Un petit détour théorique s’impose. Pour qu’une monnaie fonctionne, il faut qu’elle soit instaurée dans une zone où circulent librement les hommes, les capitaux et les biens. Une zone monétaire optimale. Si un choc économique a lieu dans une région de la zone, des ajustements doivent s’opérer pour rétablir l’équilibre de la zone. Par exemple, les travailleurs qui perdent leur emploi doivent déménager vers les régions de la zone où il y a du travail. Or la zone euro n’est pas optimale : les travailleurs ne circulent pas librement, ne serait-ce qu’à cause de barrières comme la langue.

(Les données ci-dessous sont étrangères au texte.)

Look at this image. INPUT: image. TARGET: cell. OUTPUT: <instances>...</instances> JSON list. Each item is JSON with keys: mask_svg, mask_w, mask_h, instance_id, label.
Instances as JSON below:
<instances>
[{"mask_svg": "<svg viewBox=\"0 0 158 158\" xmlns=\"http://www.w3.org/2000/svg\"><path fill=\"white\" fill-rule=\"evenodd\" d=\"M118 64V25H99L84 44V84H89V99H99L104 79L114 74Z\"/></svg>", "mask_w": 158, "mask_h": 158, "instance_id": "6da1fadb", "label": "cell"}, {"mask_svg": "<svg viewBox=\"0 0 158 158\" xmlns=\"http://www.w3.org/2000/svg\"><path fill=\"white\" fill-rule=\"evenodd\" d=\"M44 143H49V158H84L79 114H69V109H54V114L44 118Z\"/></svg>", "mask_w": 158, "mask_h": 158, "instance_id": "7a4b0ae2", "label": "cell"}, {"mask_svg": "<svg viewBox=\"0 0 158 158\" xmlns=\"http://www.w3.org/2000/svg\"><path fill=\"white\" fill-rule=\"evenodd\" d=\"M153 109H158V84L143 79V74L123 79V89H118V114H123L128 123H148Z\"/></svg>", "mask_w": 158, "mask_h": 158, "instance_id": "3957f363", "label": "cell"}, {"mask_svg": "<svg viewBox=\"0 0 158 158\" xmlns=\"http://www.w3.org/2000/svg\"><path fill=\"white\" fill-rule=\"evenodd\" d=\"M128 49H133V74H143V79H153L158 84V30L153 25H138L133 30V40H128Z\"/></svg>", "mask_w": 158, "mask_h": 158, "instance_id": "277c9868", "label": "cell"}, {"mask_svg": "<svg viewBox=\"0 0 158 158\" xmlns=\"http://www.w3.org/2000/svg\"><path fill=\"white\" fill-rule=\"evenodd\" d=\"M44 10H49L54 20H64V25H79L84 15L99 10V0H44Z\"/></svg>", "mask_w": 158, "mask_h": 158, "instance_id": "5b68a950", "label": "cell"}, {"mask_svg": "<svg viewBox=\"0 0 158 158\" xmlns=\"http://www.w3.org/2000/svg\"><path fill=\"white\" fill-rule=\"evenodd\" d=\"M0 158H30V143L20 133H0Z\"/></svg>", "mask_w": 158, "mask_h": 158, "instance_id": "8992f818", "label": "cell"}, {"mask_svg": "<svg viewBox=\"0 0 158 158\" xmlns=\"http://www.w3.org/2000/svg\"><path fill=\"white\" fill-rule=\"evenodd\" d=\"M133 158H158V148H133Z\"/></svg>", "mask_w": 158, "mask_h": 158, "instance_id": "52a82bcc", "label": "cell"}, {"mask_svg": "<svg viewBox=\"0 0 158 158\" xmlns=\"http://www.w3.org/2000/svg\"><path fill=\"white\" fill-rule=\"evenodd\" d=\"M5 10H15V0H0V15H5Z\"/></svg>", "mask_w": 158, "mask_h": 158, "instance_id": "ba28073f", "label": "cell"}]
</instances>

Il faudrait alors pallier cette imperfection par des solidarités budgétaires entre pays. Or les pays les plus riches comme l’Allemagne ne sont pas prêts à aider les pays les plus pauvres. Résultat : l’euro est trop élevé pour certains pays comme la France et devient un frein à leur croissance et à leurs exportations. Sauf compromis, il n’y a pas de taux de change qui soit bon pour tous les pays. Ils sont trop différents.

 

Les dix-sept pays qui ont adopté l’euro n’ont jamais fait converger leurs économies. Imposer une politique monétaire unique à dix-sept pays hétérogènes relève alors de l’exploit. C’est la limite du Traité de Maastricht : un taux de change unique pour tous n'est possible que si les situations économiques des membres sont identiques. Faut-il en déduire que la France doit sortir de l'euro pour retrouver croissance, emploi et compétitivité ? Non. Car la sortie de l'euro serait une faute économique.

 

Les arguments contre la sortie de l’euro

 

La sortie de l’euro provoquerait une dévaluation du franc ce qui renchérirait le prix des importations. La baisse du coût des exportations serait annulée par la hausse de celui des matières premières importées. L’inflation provoquerait une baisse du pouvoir d’achat des français et la dévalorisation de leur épargne. La consommation chuterait, les entreprises ne pourraient plus investir et le chômage exploserait. Coût total de l’opération : 48 milliards d’euros par an. C’est donc raté pour la relance.

 

Dans une économie mondialisée, la sortie de l’euro ne permettrait pas de gagner en compétitivité car jamais nos entreprises ne pourront aligner leurs prix sur ceux des pays émergents. L'écart social est trop fort. Or la dévaluation compétitive serait immédiatement imitée par nos voisins, car chacun voudrait relancer son économie par ce biais. On entrerait dans une guerre des monnaies en Europe, qui créerait un climat de défiance nocif pour les échanges et conduirait au protectionnisme.

 

La sortie de l’euro aggraverait la dette de la France. En récupérant sa souveraineté monétaire, la banque de France pourrait financer le déficit. Mais cela provoquerait une inflation non maitrisée. Cette instabilité monétaire n’attirerait plus les prêteurs et ferait monter les taux d’intérêt, ce qui renchérirait le coût de la dette publique. La perte de confiance dans la monnaie induirait une fuite des capitaux. Et les créances des entreprises vis-à-vis des non-résidents libellées en euro seraient alourdies.

 

Sortir de l’euro est une impasse. Y rester en l’état aussi. L'euro souffre d'une absence de gouvernance économique. Une monnaie unique suppose une intégration fiscale et sociale. Une union monétaire ne peut se limiter à une monnaie unique. Sans union budgétaire, elle ne marche pas. L’union budgétaire permettrait de procéder aux ajustements que le taux de change fixe ne permet plus de faire. Ce serait un nouveau pas vers l’Europe fédérale. Ou sinon l’Europe des nations peut s’en sortir, mais à condition que chacun fasse des concessions et qu’il y ait des compromis.